Electronic Arts Inc forecast fiscal 2014 earnings above Wall Street's expectations as cost cuts take hold and higher-margin digital sales accelerate, lifting the video game publisher's stock 9 percent.
Electronic Arts, which like the rest of the industry is struggling as players migrate to more casual games such as Angry Birds on mobile devices, estimated fiscal 2014 profit, excluding certain items, of $1.20 a share, beating an average estimate of $1.10.
Shares of Electronic Arts rose to $20 in after-hours trading on Tuesday after closing at $18.41 on Nasdaq.
Digital revenue rose 45 percent year-over-year to $618 million, larger than EA's packaged goods business in the quarter ended on March 31.
EA has been cutting staff and reorganizing studios in recent months to embrace new game platforms, cut costs and adapt to tougher market conditions.
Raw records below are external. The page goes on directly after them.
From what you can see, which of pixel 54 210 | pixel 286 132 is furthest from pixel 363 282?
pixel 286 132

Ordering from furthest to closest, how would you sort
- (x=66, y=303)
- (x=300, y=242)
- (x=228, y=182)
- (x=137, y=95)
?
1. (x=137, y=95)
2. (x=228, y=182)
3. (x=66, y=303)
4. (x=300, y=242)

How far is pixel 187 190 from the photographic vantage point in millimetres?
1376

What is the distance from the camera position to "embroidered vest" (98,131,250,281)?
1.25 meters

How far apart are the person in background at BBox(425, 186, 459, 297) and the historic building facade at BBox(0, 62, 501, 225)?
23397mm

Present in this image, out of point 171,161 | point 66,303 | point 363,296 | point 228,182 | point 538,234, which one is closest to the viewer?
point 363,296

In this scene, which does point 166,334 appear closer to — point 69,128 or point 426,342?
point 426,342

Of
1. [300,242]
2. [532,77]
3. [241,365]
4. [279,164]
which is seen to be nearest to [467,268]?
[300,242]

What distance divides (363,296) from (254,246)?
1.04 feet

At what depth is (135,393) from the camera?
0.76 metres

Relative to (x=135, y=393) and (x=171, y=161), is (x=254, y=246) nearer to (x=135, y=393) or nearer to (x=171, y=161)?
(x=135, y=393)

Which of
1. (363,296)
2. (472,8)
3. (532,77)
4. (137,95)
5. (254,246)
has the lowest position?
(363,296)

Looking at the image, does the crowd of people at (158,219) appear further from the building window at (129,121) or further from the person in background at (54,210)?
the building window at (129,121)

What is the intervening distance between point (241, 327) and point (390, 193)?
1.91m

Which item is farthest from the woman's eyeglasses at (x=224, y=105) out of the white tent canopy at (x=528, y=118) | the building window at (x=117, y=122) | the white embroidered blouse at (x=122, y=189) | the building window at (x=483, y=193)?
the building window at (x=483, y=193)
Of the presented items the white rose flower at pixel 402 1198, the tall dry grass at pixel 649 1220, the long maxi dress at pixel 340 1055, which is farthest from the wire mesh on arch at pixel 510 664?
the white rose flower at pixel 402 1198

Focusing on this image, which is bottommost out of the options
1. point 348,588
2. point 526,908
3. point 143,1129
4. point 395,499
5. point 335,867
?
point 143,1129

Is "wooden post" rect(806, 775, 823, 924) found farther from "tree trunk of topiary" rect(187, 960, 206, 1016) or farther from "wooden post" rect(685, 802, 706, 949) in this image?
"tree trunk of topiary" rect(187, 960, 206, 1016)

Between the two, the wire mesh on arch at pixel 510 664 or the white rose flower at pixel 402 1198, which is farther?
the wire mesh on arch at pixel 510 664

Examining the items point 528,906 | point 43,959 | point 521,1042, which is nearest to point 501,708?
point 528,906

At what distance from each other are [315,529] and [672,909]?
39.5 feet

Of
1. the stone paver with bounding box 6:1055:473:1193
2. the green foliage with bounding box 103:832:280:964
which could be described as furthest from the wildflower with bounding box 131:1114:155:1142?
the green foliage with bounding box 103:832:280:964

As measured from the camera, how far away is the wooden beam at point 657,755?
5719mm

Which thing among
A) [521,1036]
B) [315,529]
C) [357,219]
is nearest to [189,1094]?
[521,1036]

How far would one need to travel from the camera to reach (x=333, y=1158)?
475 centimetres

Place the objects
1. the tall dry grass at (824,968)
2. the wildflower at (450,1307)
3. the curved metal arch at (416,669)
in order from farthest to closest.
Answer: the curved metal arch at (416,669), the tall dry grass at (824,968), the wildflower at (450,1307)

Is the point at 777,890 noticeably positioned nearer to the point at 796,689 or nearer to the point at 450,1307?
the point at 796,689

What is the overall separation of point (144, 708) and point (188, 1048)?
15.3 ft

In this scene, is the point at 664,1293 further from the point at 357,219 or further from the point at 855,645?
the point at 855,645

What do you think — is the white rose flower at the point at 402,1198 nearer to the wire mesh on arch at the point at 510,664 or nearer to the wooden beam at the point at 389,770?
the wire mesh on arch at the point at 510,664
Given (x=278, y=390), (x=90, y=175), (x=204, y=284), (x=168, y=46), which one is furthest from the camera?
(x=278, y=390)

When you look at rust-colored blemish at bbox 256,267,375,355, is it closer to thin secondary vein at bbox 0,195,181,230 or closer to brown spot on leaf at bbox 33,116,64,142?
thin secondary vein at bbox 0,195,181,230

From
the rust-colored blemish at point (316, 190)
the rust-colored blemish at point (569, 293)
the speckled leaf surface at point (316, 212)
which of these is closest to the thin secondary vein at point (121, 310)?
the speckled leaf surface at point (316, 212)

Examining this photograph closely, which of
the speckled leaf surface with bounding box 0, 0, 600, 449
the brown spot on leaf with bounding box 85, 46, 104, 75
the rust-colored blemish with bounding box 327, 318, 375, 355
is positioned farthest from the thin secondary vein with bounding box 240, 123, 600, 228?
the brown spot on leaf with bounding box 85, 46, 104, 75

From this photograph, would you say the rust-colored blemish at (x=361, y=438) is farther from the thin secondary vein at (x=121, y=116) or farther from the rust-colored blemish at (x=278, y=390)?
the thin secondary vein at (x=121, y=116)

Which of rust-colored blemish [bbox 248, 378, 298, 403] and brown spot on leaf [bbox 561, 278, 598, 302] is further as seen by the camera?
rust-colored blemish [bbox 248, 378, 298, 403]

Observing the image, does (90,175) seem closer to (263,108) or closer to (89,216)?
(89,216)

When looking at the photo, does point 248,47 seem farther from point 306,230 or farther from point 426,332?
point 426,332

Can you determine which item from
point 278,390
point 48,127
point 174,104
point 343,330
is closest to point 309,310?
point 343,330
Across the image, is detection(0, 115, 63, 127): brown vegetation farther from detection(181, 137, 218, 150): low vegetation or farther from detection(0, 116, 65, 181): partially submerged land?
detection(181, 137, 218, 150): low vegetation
The publisher is preparing to adopt the next-generation video game console technology in its games.
Consumers have held back from buying hardware and software as they await new versions of Sony Corp's PlayStation and Microsoft Corp's Xbox expected later this year.
For fiscal 2014, the video game maker forecast revenue of $4 billion, in line with Wall Street's expectations, according to Thomson-Reuters I/B/E/S.
For the latest quarter, total revenue declined to $1.2 billion from $1.37 billion a year ago. Adjusted revenue rose 6.4 percent to $1.04 billion from a year ago, barely beating analysts' average estimate of $1.03 billion according to Thomson-Reuters I/B/E/S.
Net income fell to $323 million, or $1.05 per share, from $400 million, or $1.20 per share, a year ago.
Weakness in the packaged games market dented revenue, but EA recognized $120 million of deferred payments from its shooter Battlefield Premium game service in the fourth quarter, Chief Financial Officer Blake Jorgensen said.